Role of Medication in Making Urine Less Acidic As Part of Kidney Stone Prevention

Background and Rationale

Urinary stone disease (USD) has been increasing with a recent prevalence estimate of 11% in the United States. Recurrence is common, with up to 50% of individuals experiencing another stone event within 10 years without treatment. This condition results in pain, diminished quality of life, missed work and school, as well as chronic kidney disease and renal failure, and carries significant economic implications as USD is the most expensive non-malignant urologic condition in the United States.

Diet modification and pharmacotherapy form the cornerstones of kidney stone prevention. Alkalinization of urine is commonly used to prevent kidney stone recurrence. Physiologically, urine alkalinization increases urinary pH and raises urinary citrate levels. Correction of acidic urine pH (<5.5) can counteract uric acid crystallization. Additionally, increased citrate levels are known to be a potent inhibitor of calcium stone formation by binding directly to urinary calcium and inhibiting crystal nucleation. Therefore, alkali therapy addresses risk factors for several types of kidney stones and is recommended for patients with recurrent calcium stones with or without hypocitraturia, uric acid stones, or cystine stones.
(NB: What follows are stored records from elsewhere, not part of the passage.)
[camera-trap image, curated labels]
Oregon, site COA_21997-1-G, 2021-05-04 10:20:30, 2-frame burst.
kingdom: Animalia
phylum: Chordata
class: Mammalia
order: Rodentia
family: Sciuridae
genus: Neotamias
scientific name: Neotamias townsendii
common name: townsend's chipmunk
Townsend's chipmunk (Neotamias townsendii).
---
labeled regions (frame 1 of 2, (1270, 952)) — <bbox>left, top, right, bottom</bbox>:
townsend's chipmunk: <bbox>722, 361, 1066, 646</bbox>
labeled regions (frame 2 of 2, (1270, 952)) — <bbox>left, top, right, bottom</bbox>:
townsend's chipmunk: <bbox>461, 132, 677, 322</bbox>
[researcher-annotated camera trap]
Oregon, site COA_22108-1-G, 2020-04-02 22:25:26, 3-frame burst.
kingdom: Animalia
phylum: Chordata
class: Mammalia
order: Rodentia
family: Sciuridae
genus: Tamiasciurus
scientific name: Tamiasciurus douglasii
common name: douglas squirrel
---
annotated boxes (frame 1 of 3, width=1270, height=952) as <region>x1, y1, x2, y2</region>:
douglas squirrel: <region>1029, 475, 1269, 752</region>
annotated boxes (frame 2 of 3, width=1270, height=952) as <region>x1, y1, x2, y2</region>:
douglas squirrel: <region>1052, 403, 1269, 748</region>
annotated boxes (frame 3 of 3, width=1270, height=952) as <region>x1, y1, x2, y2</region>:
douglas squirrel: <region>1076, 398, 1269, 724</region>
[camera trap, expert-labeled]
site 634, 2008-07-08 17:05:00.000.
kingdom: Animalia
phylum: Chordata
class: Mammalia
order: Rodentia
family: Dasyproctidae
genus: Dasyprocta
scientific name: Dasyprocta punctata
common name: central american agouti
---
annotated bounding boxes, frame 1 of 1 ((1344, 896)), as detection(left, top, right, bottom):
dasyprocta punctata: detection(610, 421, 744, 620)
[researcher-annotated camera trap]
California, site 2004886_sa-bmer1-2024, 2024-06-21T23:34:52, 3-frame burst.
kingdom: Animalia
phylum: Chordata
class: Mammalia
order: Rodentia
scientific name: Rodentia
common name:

Potassium citrate is the most commonly prescribed form of alkali therapy. It is recommended by multiple national society guidelines for patients with recurrent calcium stones in whom modifiable 24-hour urine (24U) risk factors are absent, already addressed, or for those in whom dietary modification alone was ineffective. Unfortunately, the long-term compliance has been reported to be as low as 13%. Part of the problem is that potassium citrate is not well-tolerated due to its gastrointestinal side effect profile. So even if urinary alkalization is more robust with potassium citrate, the clinical effects will not be realized if patients are not compliant with the medication. Further exacerbating noncompliance is the unavailability of desirable powder forms of potassium citrate (crystal packets), or the cost of the slow-release form of potassium citrate (UroCit-K) estimated to be more than $150 per month, which may be prohibitively expensive for some patients. Additionally, the number of pills needed to be taken on a daily basis is another reason that could lead to noncompliance.

Alternative alkali therapies are available and should be considered. Over-the-counter (OTC) alkali therapy including medicinal foods and dietary supplements have been used as alternatives to traditional potassium citrate therapy for urinary alkalinization. Indeed, OTC therapies are growing in popularity, with half of recurrent stone-formers reporting utilization of alternative medicines. Moreover, the large number of available products further supports the high demand for such alternative agents. However, there is limited evidence to support their use and efficacy as the comparative efficacy, cost, and tolerability between these agents compared to the current gold standard potassium citrate therapy is unknown.

Our research group has previously studied commonly available OTC alternative alkali citrate products to determine the actual quantities of citrate and citrate as alkali in these supplements. This included powder products such as Litholyte®, Moonstone®, and NOW® Potassium citrate. Litholyte® powder was felt to provide reasonable balance between alkali citrate, cost, and ease of consumption. To build upon this work, we aim to perform an open-label Phase-1 clinical trial using Litholyte®, a dietary supplement containing potassium/magnesium citrate, and compare its metabolic effects to the gold standard potassium citrate (UroCit-K) therapy. We hypothesize that in recurrent stone formers, Litholyte® products will result in similar urinary alkalinization and urinary citrate levels compared to UroCit-K but will be better tolerated and less costly.